Activity list:
A) From the interview about The Poop Diaries, copy out the passage that begins at the words "Lily:  Thank you" and ends after "their crazy stories?".
B) Pick up the interview about The Poop Diaries after its last line and keep it going.

Segment Start: Reading passage

Our guest today is Abby Ross, the author behind The Poop Diaries.
Lily:  Thank you so much for agreeing to this interview Abby I giggled while reading The Poop Diaries. How did you find plumbers willing to share their crazy stories?
Abby:  Thank you, Lily. Finding plumbers who would speak to me was the toughest part of this project! The story idea stemmed from an experience with my own plumber. Our toilet clogged on a Wednesday evening. Jon, our plumber, came to fix it. After he finished the job, I asked him to share his most memorable plumbing stories. I couldn’t believe what he shared and couldn’t stop laughing. I immediately knew I had to write a book about him. After interviewing Jon and writing his diaries, I realized I was onto something. So, my search for plumbers began. Most of the plumbers I found were through word of mouth. I told everyone I encountered about the project. Little did I realize how many people in my inner circle are related to or friends with a plumber. The female plumbers in the book – Jac and Carissa – my husband found. I knew I wanted to capture the female perspective and asked my husband to help me find female plumbers. Fortunately, both women agreed to talk to me, and their stories add so much laughter, heart and surprise to the book. I found the Canadian plumber – Kenny – through his YouTube channel. I figured any plumber who is already publicly promoting his work would be more inclined to speak to a first-time author. 
Lily:  I loved the diversity, as well as the stories. Were you able to write this without laughing the whole time?

Segment End: Reading passage
Segment Start: Information supplied

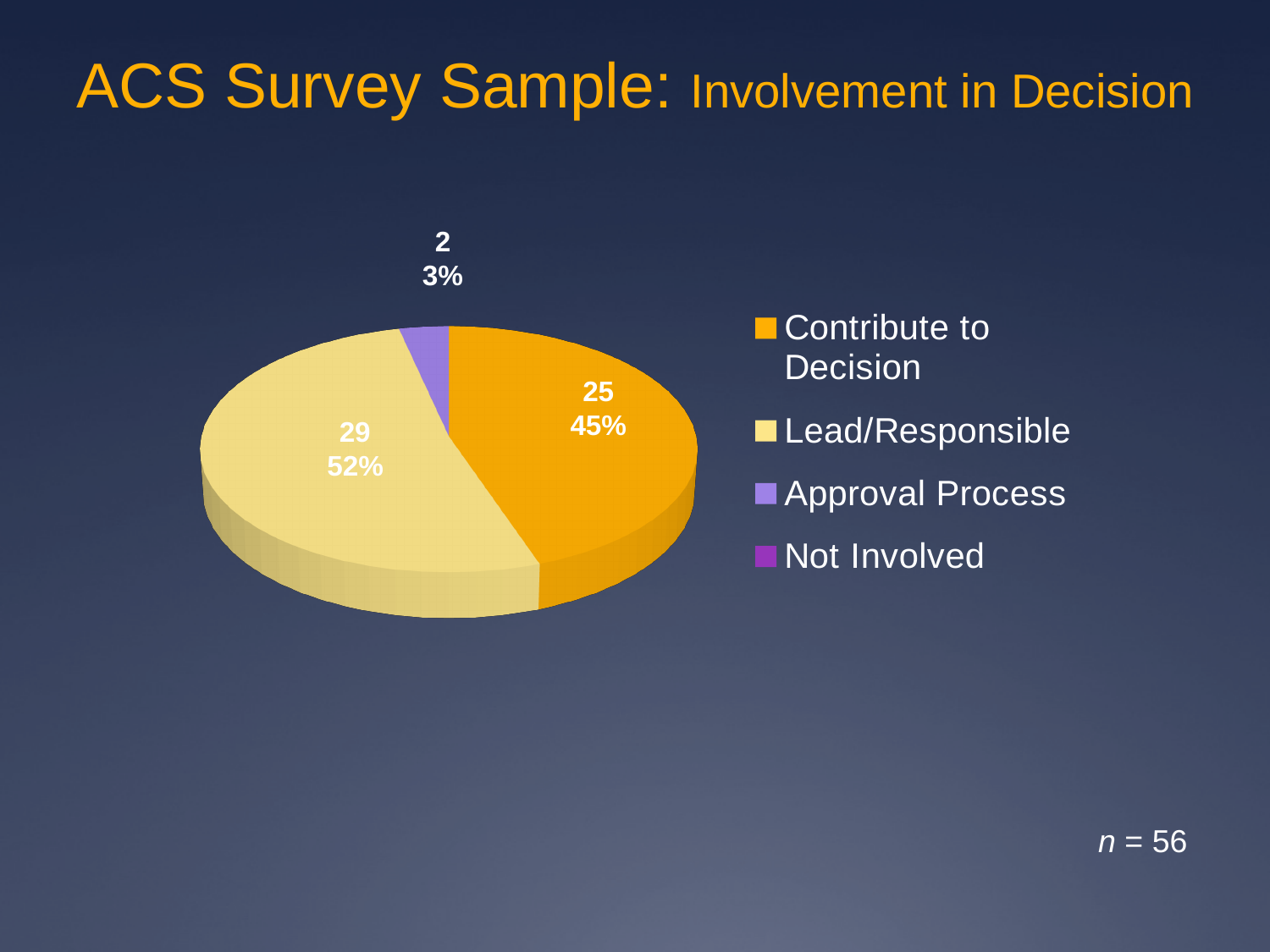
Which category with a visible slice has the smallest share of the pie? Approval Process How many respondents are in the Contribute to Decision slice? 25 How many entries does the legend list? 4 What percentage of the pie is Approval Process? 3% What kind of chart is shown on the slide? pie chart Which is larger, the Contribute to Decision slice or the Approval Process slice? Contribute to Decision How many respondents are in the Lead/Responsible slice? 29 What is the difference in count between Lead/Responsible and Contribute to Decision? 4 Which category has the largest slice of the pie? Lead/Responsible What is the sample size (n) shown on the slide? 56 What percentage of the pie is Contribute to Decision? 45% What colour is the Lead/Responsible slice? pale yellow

Segment End: Information supplied

Task answers:
A)
Lily:  Thank you so much for agreeing to this interview Abby I giggled while reading The Poop Diaries. How did you find plumbers willing to share their crazy stories?

B)
Abby:  And what’s wrong with that? ;) I did laugh 90 percent of the time. The book however isn’t all about poop and hilarious stories. Some of the diaries have a serious tone. Some focus on the kindness clients have shown plumbers. Others focus on the struggles of working as a woman in a male dominated industry. One plumber talks about his struggles as an African American man working in a predominantly Caucasian industry. The stories run the gamut from hilarious to heartwarming to serious to gross. I wanted to capture the reality of being a plumber, which is not only unclogging toilets.
Lily:  Nothing hehe and I honestly thought it was a great collection, with a perfect mix of stories. Out of all the stories, which plumber had the one that grossed you out the most?
Abby:  I am most grossed out by anything vomit-related. Jon told a couple stories where he vomited on the job. Those grossed me out more than anything else, including poop stories.
Lily:  I can completely agree with that! Which plumber had the one that made you laugh the most?
Abby:  That’s a tough one because each plumber had a story that made me laugh. I love any stories related to sex toys. Andy and Kenny, in particular, shared those stories. I also love the stories about awkward people encounters. Jon told a funny one about a guy who refused to get out of the shower while he fixed the clogged drain, and one about a woman who stripped down naked when paying the bill. Todd told one about getting photographed by a neighbor while peeing in a client’s bush. I thought that was funny too.
Lily:  I have to admit I had water coming out of my nose over the shower one lol. Now we’d like to talk about you as a writer. Do you have a ritual you do when writing?
Abby: Not really. I write when I feel like I have something to write about. When I am writing, it feels like I am in a tunnel with my laptop, and I am not talking about the Holland Tunnel in New York City that’s filled with cars. I am talking about a tunnel built by The Boring Company, something narrower, quieter and in its own universe underground. My kids could be yelling. My husband could be on a work call. The television could be blaring. No matter what is happening around me, I am in my tunnel – focused and relaxed. That’s why I love to write. It makes my mind and body feel completely relaxed.
Lily:  I love that you're able to just tune out everything once you're in the writing tunnel. Do you have a favorite time of day to write?
Abby: No. I write at all times of the day.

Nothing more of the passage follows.